- TEXT SECTION
═══

# TATR: Finding Hashtag Popularity 

This notebook is part of a greater series of Juypter Notebook structured around Twitter Tweet analysis. This particular notebook will look at finding the most popular hashtag for a given date. This notebook will showcase two main features with the end goal of finding the most popular hashtag by date. The first feature is collapsing all the tokenized hashtag of a date into a larger set. The second feature is to save the "tokenized list" into a csv and load it back such that Panda dataframes can still treat this as a list. This notebook will also provide the a framework that can be expanded to suit your needs.

Any additional assumptions and clarification will be discussed and declared throughout the notebook.

### Note: 
This notebook will use concepts found in the TATR notebook series

Written 2018.

## Import Libraries

Now we will import all the Python 3 libraries that will be used in this notebook. You do not need to know all the functionalities of each libraries as some are massive. However any functionalities that is used will be explained as they appear, therefore do not worry too much if you do not recongize the libraries. 

To import or download the required libraries see the Juypter documentation or the libraries's home page for instruction.

═══

- EXTRACTED INFORMATION
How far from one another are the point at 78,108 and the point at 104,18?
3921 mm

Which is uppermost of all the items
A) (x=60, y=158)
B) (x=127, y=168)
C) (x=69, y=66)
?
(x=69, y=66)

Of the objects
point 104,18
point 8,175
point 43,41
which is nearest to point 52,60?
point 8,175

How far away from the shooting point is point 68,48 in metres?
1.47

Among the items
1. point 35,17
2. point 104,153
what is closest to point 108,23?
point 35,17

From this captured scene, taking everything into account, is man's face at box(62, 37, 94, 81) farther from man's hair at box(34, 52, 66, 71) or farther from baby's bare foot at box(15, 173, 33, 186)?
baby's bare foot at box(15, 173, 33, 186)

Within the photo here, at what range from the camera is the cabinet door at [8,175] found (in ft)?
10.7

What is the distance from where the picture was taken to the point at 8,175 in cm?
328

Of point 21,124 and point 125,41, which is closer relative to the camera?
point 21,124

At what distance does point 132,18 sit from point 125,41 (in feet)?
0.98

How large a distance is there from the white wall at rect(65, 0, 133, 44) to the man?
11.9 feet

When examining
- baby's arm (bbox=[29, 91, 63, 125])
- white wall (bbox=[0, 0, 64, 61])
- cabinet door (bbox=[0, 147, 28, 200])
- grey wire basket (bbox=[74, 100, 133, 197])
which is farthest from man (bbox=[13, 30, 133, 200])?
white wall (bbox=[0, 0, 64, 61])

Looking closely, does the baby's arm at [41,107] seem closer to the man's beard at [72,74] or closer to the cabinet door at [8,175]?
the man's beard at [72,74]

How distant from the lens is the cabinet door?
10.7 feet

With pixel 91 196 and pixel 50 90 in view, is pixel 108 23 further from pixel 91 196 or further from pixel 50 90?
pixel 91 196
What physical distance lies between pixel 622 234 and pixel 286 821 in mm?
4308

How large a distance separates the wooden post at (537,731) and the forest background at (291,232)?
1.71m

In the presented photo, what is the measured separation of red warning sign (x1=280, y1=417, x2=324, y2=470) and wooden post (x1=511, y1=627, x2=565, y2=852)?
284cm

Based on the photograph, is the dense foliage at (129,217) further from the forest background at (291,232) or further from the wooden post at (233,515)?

═══

- REQUIREMENTS
Please carry on the hashtag popularity notebook from the point where it stops. You won't need the rows above for this.

- IN RESPONSE
### Note: 
All libraries that are used are available for Anaconda 

In [127]:
# Importing data structure libraries
import pandas as pd
import numpy as np

# Import text analysist tools
import re
import nltk
from nltk.tokenize import RegexpTokenizer
from nltk.tokenize import TweetTokenizer

# Import Counter
from collections import Counter

# Import libraries for loading files
import ast

## Setting up some dummy data

Similar to before, this notebook will create a small set of dummy data to demostrate. This is to ensure that all those using this notebook have the ability to test out its functionality. However we will be making some modification and changes to the one made in the the other notebook.

### Dummy Panda Dataframe Structure

We are going to create 5 sets of 5 entries each entry will have 2 values (Date, Hashtag). To find out how to generate these values see TATR Tokenization and Extraction. 

To do so we will used 1 functions to help create the Date
* pd.Timestamp(Some date format) : Which turns the input into a date 
* np.random.randint(range, how many) : Creates a random integer from 0 to range for the declared amount

### Note:

We will be randomly assigning hashtags to each date. Therefore it is possible your results will be different each time.

In [106]:
# Setup empty dataframe
DummyDataframe = pd.DataFrame(columns=['Date', 'Hashtag'])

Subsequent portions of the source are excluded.